When COVID-19 first broke out in Singapore, I was only a few months into my journey as an associate consultant with the KKH paediatric Infectious Disease Service. The beginning was a period of flurry of activity and I remembered feeling galvanised, if not slightly sombre during that unusually busy Lunar New Year period. Little did I know then, how our lives would be irrevocably changed.

Soon after, I witnessed the swift execution of the disease outbreak taskforce plan by the hospital, led by our leaders, some of whom had been 2003 SARS (Severe Acute Respiratory Syndrome) veterans.

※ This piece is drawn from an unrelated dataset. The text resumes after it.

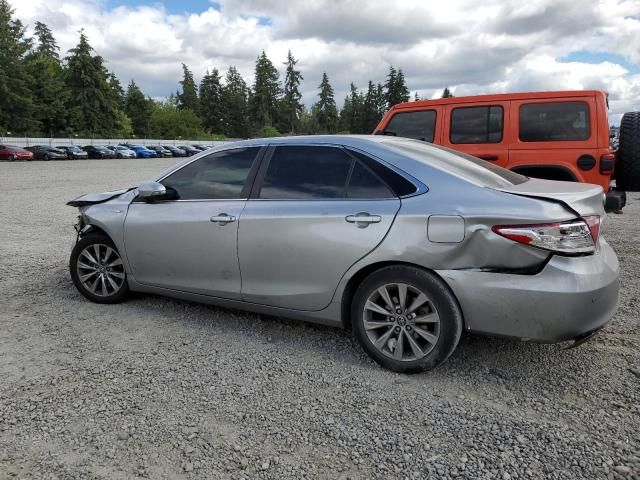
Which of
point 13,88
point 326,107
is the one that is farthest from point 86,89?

While this was a highly valuable, once-in-a-lifetime educational experience, the steep learning curve and uncertain nature of the novel infection was anxiety-inducing. I figuratively and literally lost sleep during the nights when I was on call to field COVID-19-related queries from colleagues from all over the hospital who were seeking guidance from us, infectious disease specialists.

Fortunately, the COVID-19 cases in children have been mild. Nonetheless, the virus has impacted our patients beyond their physical health. Due to its highly infectious nature, entire families can be affected and sometimes have to be separated. Bearing in mind the emotional needs of our young patients, we have tried our best to keep both parents and their children together in the hospital as far as possible. We have had some happy reunions, when we were able to bring relatively well parents from other hospitals to be admitted together with their child in KKH. For this to happen, my colleagues and I had to revive our general medicine skills again to look after the adults, after examining only babies and children for many years!

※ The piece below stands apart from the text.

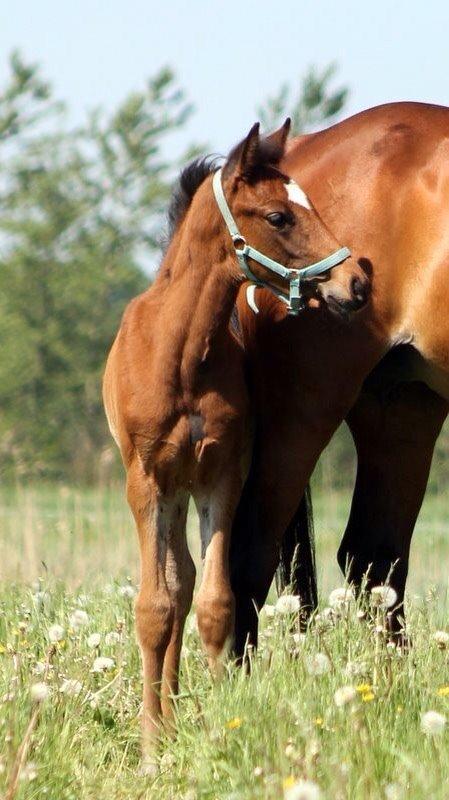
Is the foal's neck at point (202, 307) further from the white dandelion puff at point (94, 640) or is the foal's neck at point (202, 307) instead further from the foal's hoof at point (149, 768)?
the foal's hoof at point (149, 768)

As the pandemic continues, it is inevitable to feel weariness from the physical and mental stress, and from being physically distanced from friends and loved ones. I draw strength from my colleagues and family. I feel spurred on when I see everyone around me, in their respective roles, quietly hunkering down to get the job done. Behind every front-liner is an army of supportive colleagues, as other illnesses do not stop for COVID-19. I cannot be prouder of my colleagues who have stepped up to be part of these teams.

The appreciation from members of the public has also been encouraging and heart-warming, like the very spontaneous thank-you note that my young neighbour slipped under our door, or many a cup of hot coffee or hot meals from thoughtful colleagues and well-wishing donors. My family, despite their great anxieties about my profession, did not question or try to stop me from continuing my work and instead have given me their overwhelming support.

Although the uncertainty remains, and as the months drag on, I grow more hopeful as I see the solidarity in our society. As an infectious disease physician, I am proud to be of service in the fight against COVID-19, and I am proud of the many people – colleagues, friends, and families, upon whose shoulders I stand.